Rauschenbusch lived during a time of great theological and social unrest. The liberal theology heavily influenced by higher criticism of his day and the deplorable conditions of the immigrants of New York were major influences on him. While I do not agree with some of his basic presuppositions, such as a postmillennial eschatology, I found truth to some of his arguments that Baptists today ignore at their own peril.

One such truth is the need for the gospel to affect the social concerns of our day. We look back and cringe at the thought that one of the reasons the Southern Baptist Convention was formed was so that Southerners could be missionaries and still own slaves. How could our ancestors of the faith have been so blind? Rauschenbusch asked similar questions about the horrible conditions of the workplace and how children were allowed to work in dangerous factories. What social concerns are Baptists of today neglecting that our descendants will learn about and cringe? At the Apologetics conference in January, David Platt said that he believes that they will see how much stuff we have, all stored in great big houses, while the rest of the world starves. They will look back and say of us, “How could they have been so blind?”

[DATA SECTION]
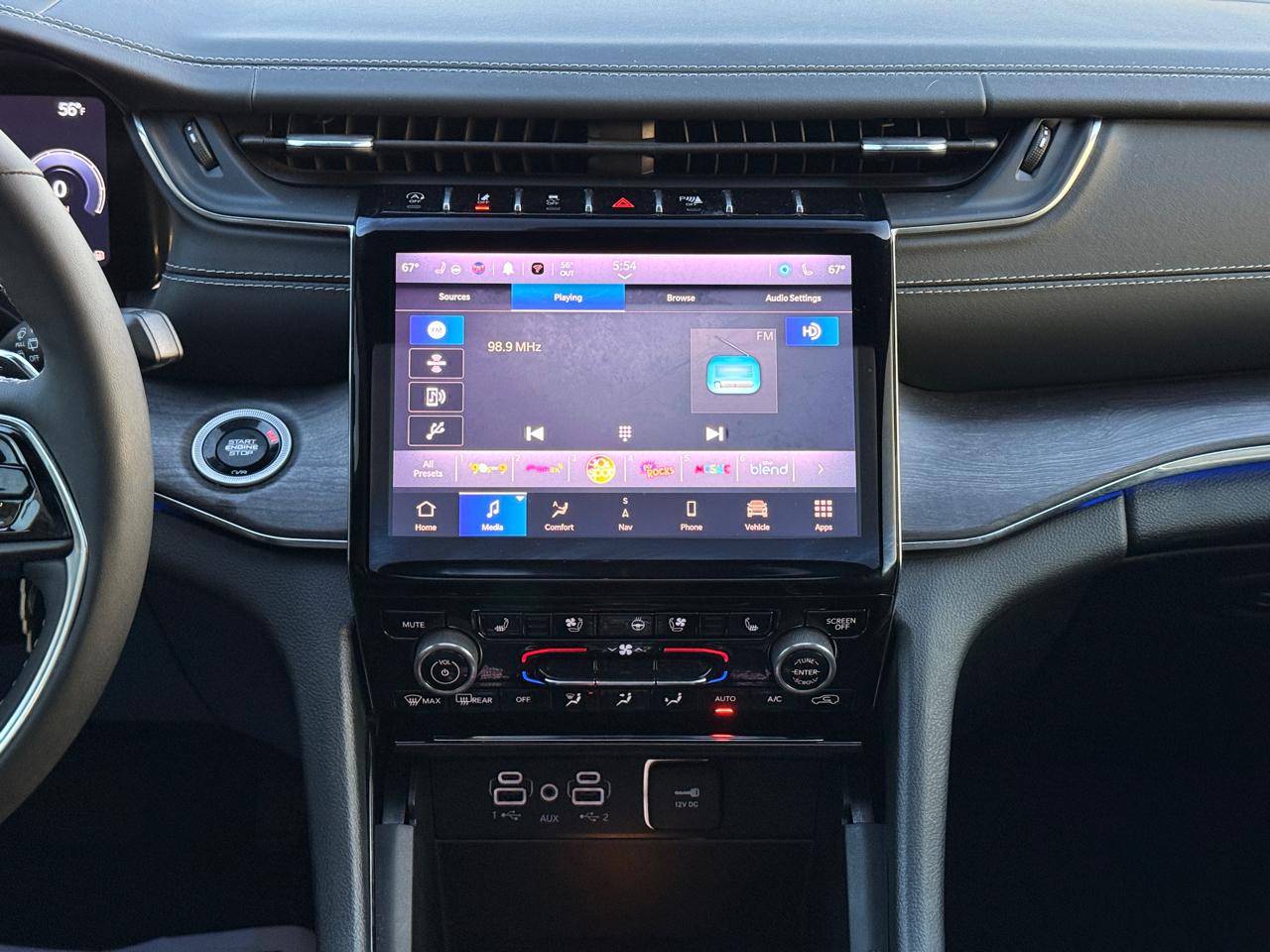 Jeep Grand Cherokee L Overland 4WD 2023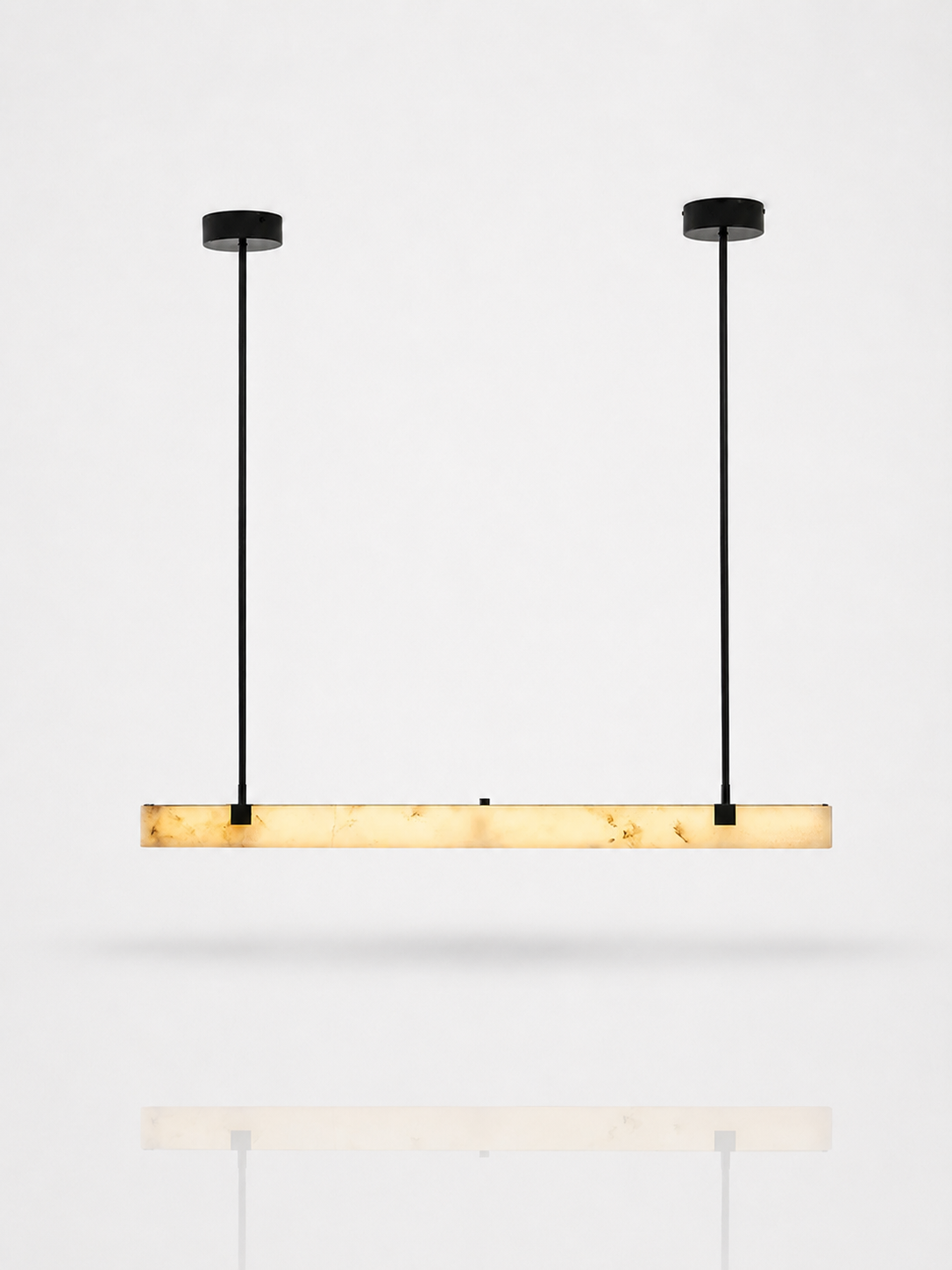 Auremont Alabaster Chandelier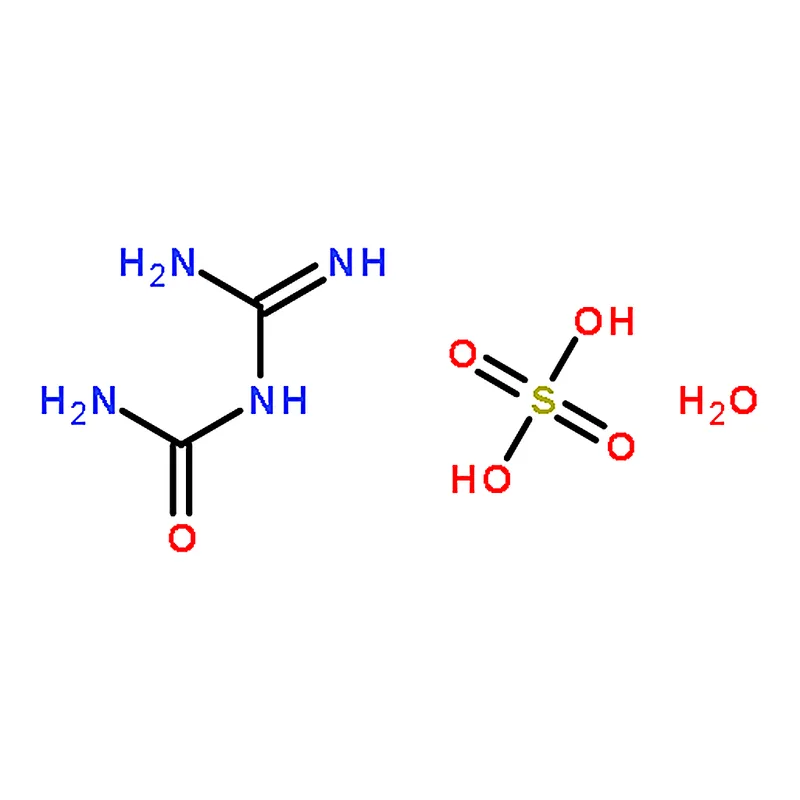 RHAWN N-Guanylurea sulfate salt hydrate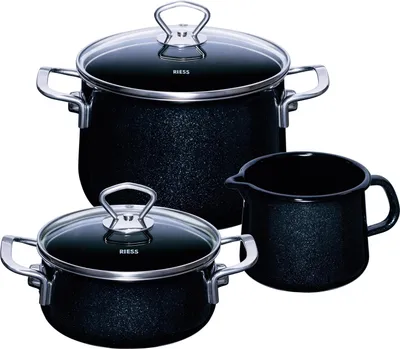 Immagine prodotto di Riess starter set Black Magic 3 pezzi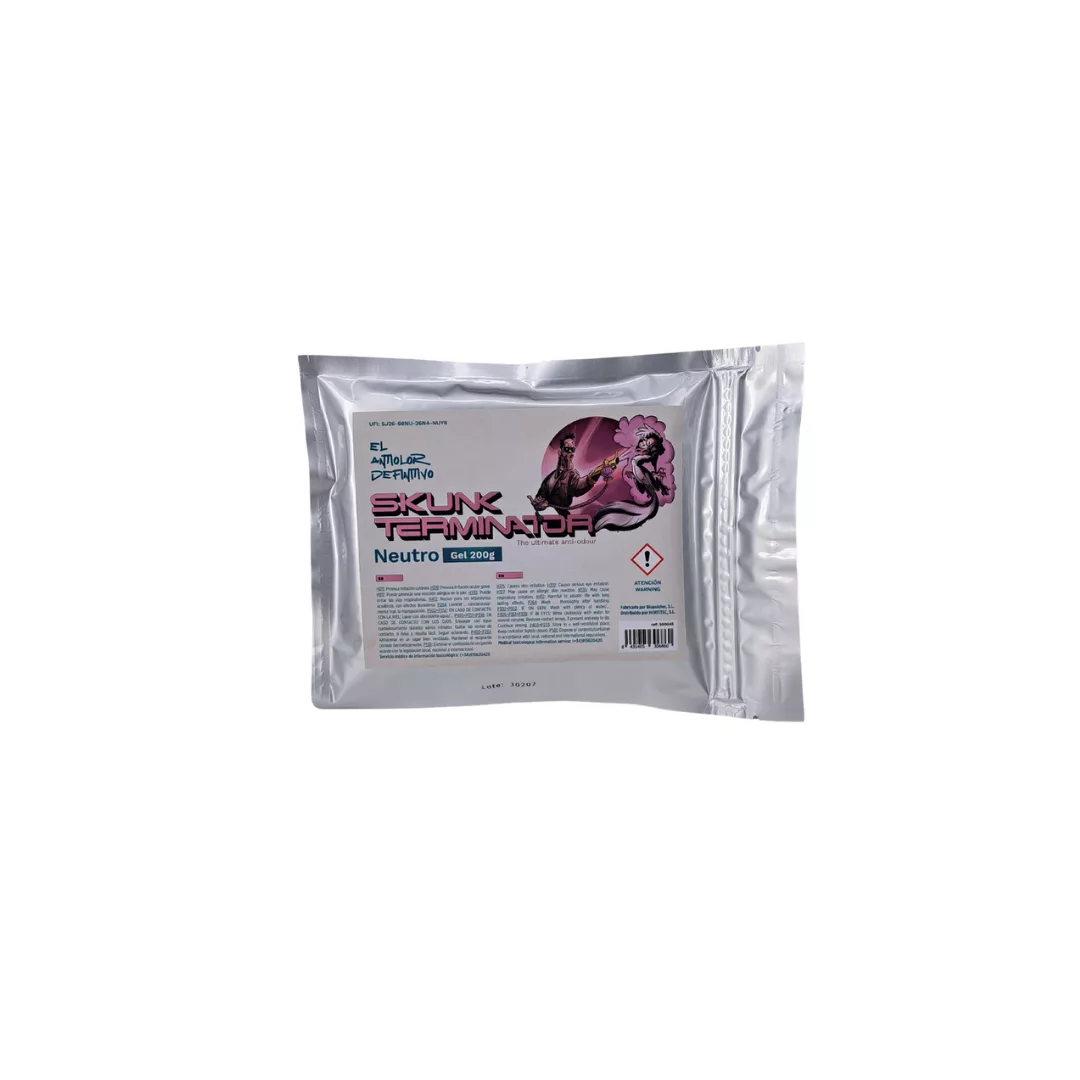 Gel Neutralizante de Olores Skunk Terminator Neutro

[TASK REQUIREMENTS]
a) In the passage on Rauschenbusch, what does David Platt say at the Apologetics conference in January that he believes future generations will see?
b) Carry on the passage about Rauschenbusch from its final sentence.

[TASK ANSWERS]
a) He believes they will see how much stuff we have, all stored in great big houses, while the rest of the world starves.

b)
So this is what I have learned from a liberal. First, before criticizing the opposition, see if there is any truth to their claims and learn from them. Second, look for the “plank” in your own eye so that you can see the speck if your brother’s. We can easily become blind to our own sins of omission. Therefore, we need to always be aware of “the least of these,” the widows and the orphans of our days, and practice religion that can be referred to as “pure and faultless.”

1 comments:

brian a mcdaniel said...

Great thoughts, it always seems that the most current generation loathes all the past generations and thinks they've got it all in order, we don't, we never will. We do have surplus and it does seem that we a crippled hand so far as in our compulsions to share our plenty; when, then, is the answer to our great issue? Is it but that the eyes of our hearts would be opened to the greatness of God? Is it more strict obedience? Is it more love? Our ducks seem all in a row, it seems that we have the resources to do anything . . . is it another occasion of God showing that it is His power and His glory and not the devices of our present age that will spread forth his name?